Vitamin D, acting through the Vitamin D receptor (VDR), stimulates cells used in the innate response to produce AMPs or anti-microbial peptides. These AMPs are basically endogenously produced antibiotics with names like defensin 2, defensin 3, and cathelicidin . The cells stimulated include the white blood cells known as monocytes, neutrophils and natural killer cells and the epithelial cells that line the respiratory tract (nose, tracheobronchial tree and lungs).
Say a dose of virus particles is inhaled as an aerosol into your bronchus. The particles must first penetrate the physical barrier of mucus lining the respiratory epithelium. Once past that barrier, there is an aqueous film containing AMPs that can immediately attack the virus. In addition, contact with cells by molecules from the invading organism like PAMPs (pathogen associated molecular patterns) stimulate production and release of more AMPs. The AMPs, in an action reminiscent of the lectins plants use as self-defense against animals like us, bind to and damage the lipoprotein cell membrane of bacteria or the viral envelope of the virus. Any damage to epithelial cells induces release of yet more AMP to fend off the invader, and more immune cells are called in to the scene. The net effect of more AMP production is lower penetration by and poorer survival and replication of virus particles.
Vitamin D enables the machinery to produce more AMPs to act as the primary line of defense. In this way, transmission of the virus to the uninfected is discouraged, and those infected who have higher D levels will have a lower viral load to infect others.
Vitamin D affects the Immune system in ways that mitigate the damage if you are infected.
The lower ability of the virus to replicate in those with higher D levels and better innate immunity will diminish the severity of the illness in those affected.
In addition, there are VDRs on macrophages that respond to higher D levels. This is where the adaptive immune response comes in. Certain arms of the adaptive response (including the macrophage response) are actually attenuated by having higher D levels.
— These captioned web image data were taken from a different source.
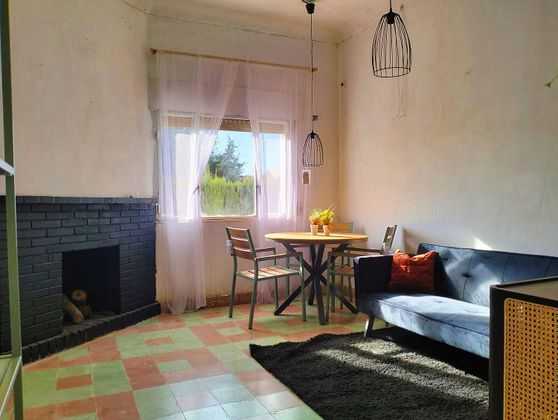 Foto 2 de Casa en venda a calle Olivaret de 4 habitacions amb terrassa i garatge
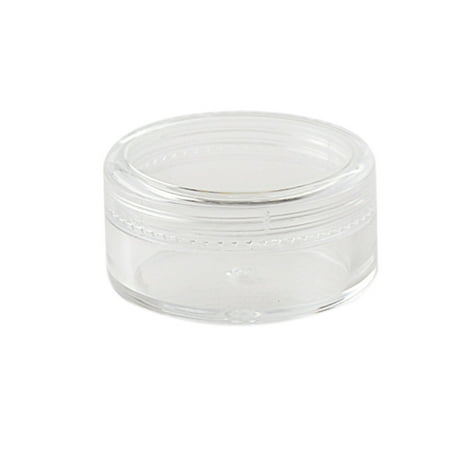 Storage KKCXFJX Clear Transparent with Screw Lid for Acrylic Powder Pendants and Other Nail Accessories
Storage KKCXFJX Clear Transparent with Screw Lid for Acrylic Powder Pendants and Other Nail Accessories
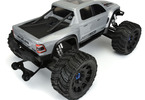 Pro-Line Body 1/5 2021 Ram 1500: X-Maxx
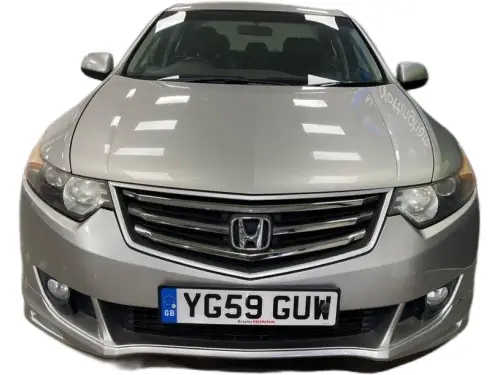 Honda Accord YG59 GUW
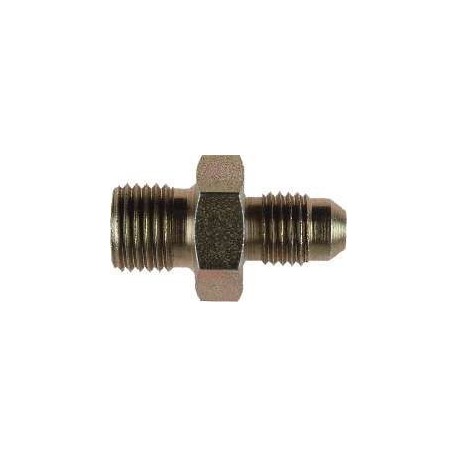 Adaptateur Goodridge Mâle / Mâle 3/8x19 Concave - 7/8x14 Convexe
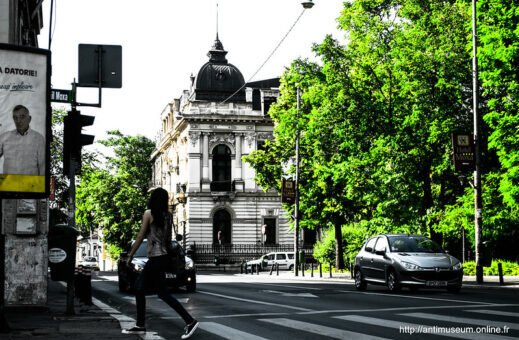 social media Romania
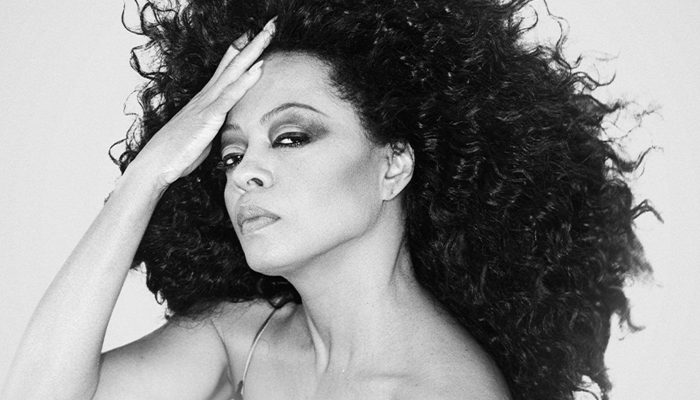 Diana Ross - The Music Legacy Tour 2024 | VIP Packages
Macrophages elaborate proinflammatory cytokines like Interferon g, TNFa and IL-2 in a “destroy the village in order to save it” fashion in an attempt to kill the virus. There can consequently be a lot of local tissue damage that in fact accounts for much of the phenotype (nastiness) of the virus in the infected. Such a cytokine storm as part of the adaptive response is characteristic of avian (bird) flu, where patients “drown in mucus” due to the overwhelming nature of the response and often require ventilator support to avoid death. The cytokine storm is thought to be a key feature of the virulence of the virus in the 1918 pandemic.
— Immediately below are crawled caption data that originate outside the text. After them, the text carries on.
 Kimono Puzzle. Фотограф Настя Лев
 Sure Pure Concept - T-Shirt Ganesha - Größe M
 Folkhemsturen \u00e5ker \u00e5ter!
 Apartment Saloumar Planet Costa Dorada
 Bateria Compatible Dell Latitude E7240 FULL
So higher D levels make you less likely to get infected.
With higher D levels, if you do get infected, you are much less likely to get severely ill, and more likely to be able to breathe on your own.
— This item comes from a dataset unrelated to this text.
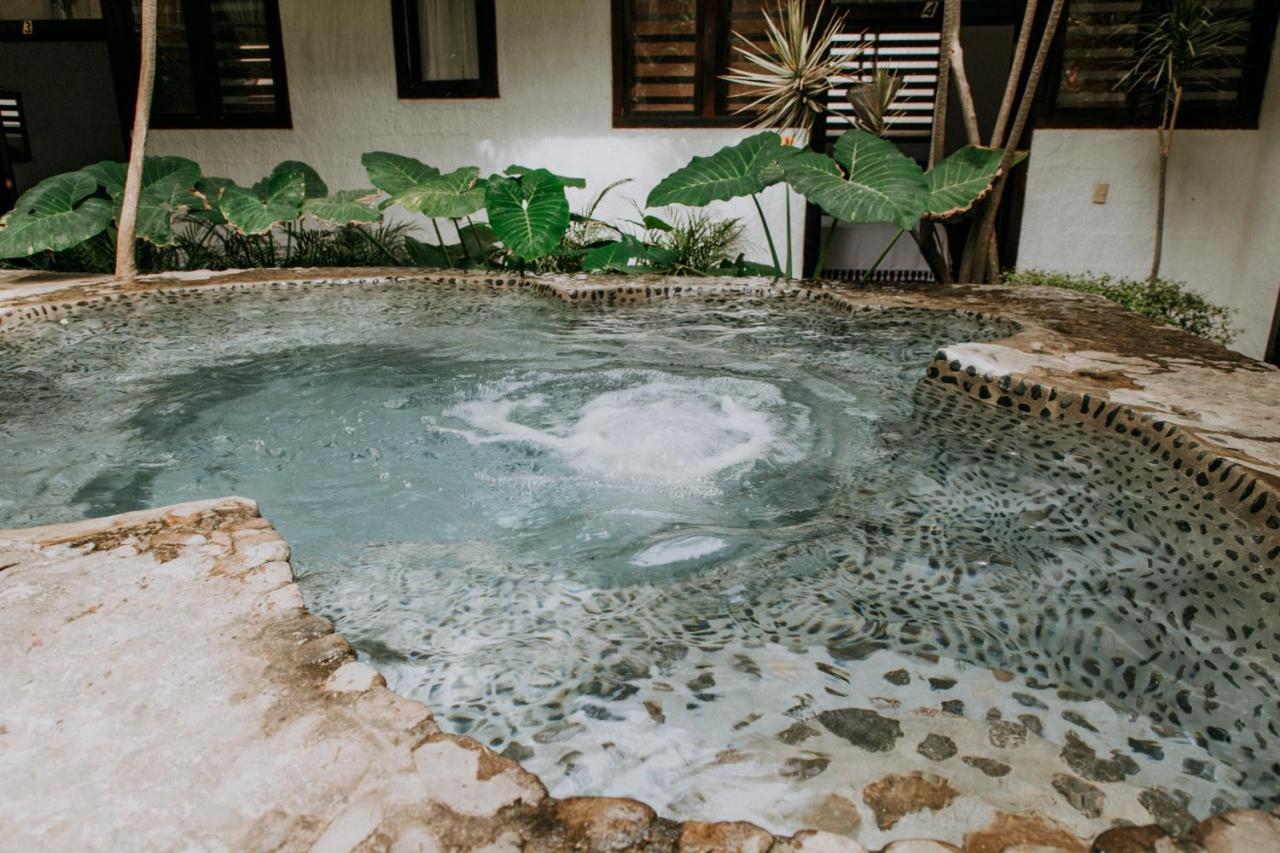 Hotel Boutique Teocalli Hotel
With higher D levels, if you do get infected, you are probably also less likely to spread the virus to others.
How high a level do you need?
From Cannell, Vieth, et al. :
Prevent rickets 10 ng/dl
Suppress parathyroid hormone 20 ng/dl
Maximize intestinal calcium absorption 34 ng/dl
Maximize muscle strength 50 ng/dl
We don’t know the minimal number to protect against influenza, but the above levels of benefit are well established.
I continue to recommend, at minimum, supplementation to above 50 ng/dl and preferably above 60 ng/dl. Per my previous article, this will usually take sunlight or at least 4000 iu/day for adults
Finally, I like the following question posed by Cannell from the Cannell and Vieth paper:
Is influenza infection a sign of Vitamin D deficiency as much as Pneumocystis Carinii is a sign of AIDS?